LE PAYS DES PRISONS, LE ZERO ET LES CHOSES ( 2ème partie)

Ici, au pays pénitentiaire, depuis belle lurette, le patriotisme des donneurs de coups de trique a déjà banni du tricolore le rouge. Pas seulement la couleur de la libération, la couleur de certains prisonniers révolutionnaires, mais le rouge jusqu’au sang lui-même. S’il coule, malgré tout, c’est en cachette. Dans cette contrée, la mort est lente. Banale. Le crime doit se draper de naturel comme si l’assassinat était dans l’ordre des choses, qu’il se prescrivait sous ordonnance judiciaire comme un médicament frelaté.

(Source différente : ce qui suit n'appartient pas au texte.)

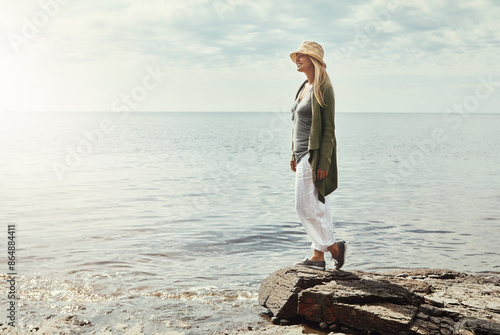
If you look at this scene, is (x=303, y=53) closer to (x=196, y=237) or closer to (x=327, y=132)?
(x=327, y=132)

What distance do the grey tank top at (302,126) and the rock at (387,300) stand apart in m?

lls ont également banni le blanc. Pour eux, personne n’est innocent. Tout prisonnier est justement châtié. C’est le droit canon de la punition. Et les coléoptères fonctionnaires entrent en guerre civile. Ils se mobilisent et se protègent dans l’inflation des mesures sécuritaires. Des caméras, des portes blindées, des sas, des fils barbelés à foison, ils sont même prêts à faire feu pour un oui ou pour un non. Et impossible de brandir le drapeau blanc. Impossible de dire stop. Savez-vous que, dans ce pays pénitentiaire, un surveillant peut tuer quelqu’un d’une balle dans le dos sans que jamais un juge n’ose lever le petit doigt. Ça s’est produit à Cayenne, il y a quelques mois de cela. Qui s’en souvient encore ?
Pour être plus clair et comme notre temps est compté, prenons un fait révélateur, un seul exemple de l’époque qui s’ouvre.

La vague bleu marine nous apporte un sous-ministre des Prisons. Un ministre au rabais en quelque sorte ! Le secrétaire d’Etat aux Programmes immobiliers de la justice. Que la sémantique est précieuse pour ne pas appeler un chat un chat, et un ministre des Prisons un ministre des Prisons.

Mais, derrière le nom se cache à peine l’intention et la philosophie de sa mission.
Qu’importe finalement que, dans les cités de Mantes-la-Pourrie, le sieur Bédier ait concurrencé les lepénistes par une surenchère sécuritaire. La cause est entendue, pour les « bleu marine » tout repose sur l’immobilier, c’est-à-dire les murs, les miradors, les grilles... Et, par défaut, nous, les prisonniers, nous apparaissons comme étant le mobilier, nous, au même titre que les chaises et les tables quand elles peuvent encore bouger. Les lits sont scellés ! Et, par les temps qui courent, tous les mobiliers ont tendance à se clouer sur place. D’un côté, les peines augmentent et, de l’autre, ils referment les portes, réduisent les activités, les heures de socialité. Dans notre 9 mètres carrés, nous circulons seulement de la fenêtre à la porte… Hier, nous étions des numéros, nous voici renvoyés à l’état d’objets.
Il n’y a eu qu’un prédécesseur à la fonction de ministre des Prisons.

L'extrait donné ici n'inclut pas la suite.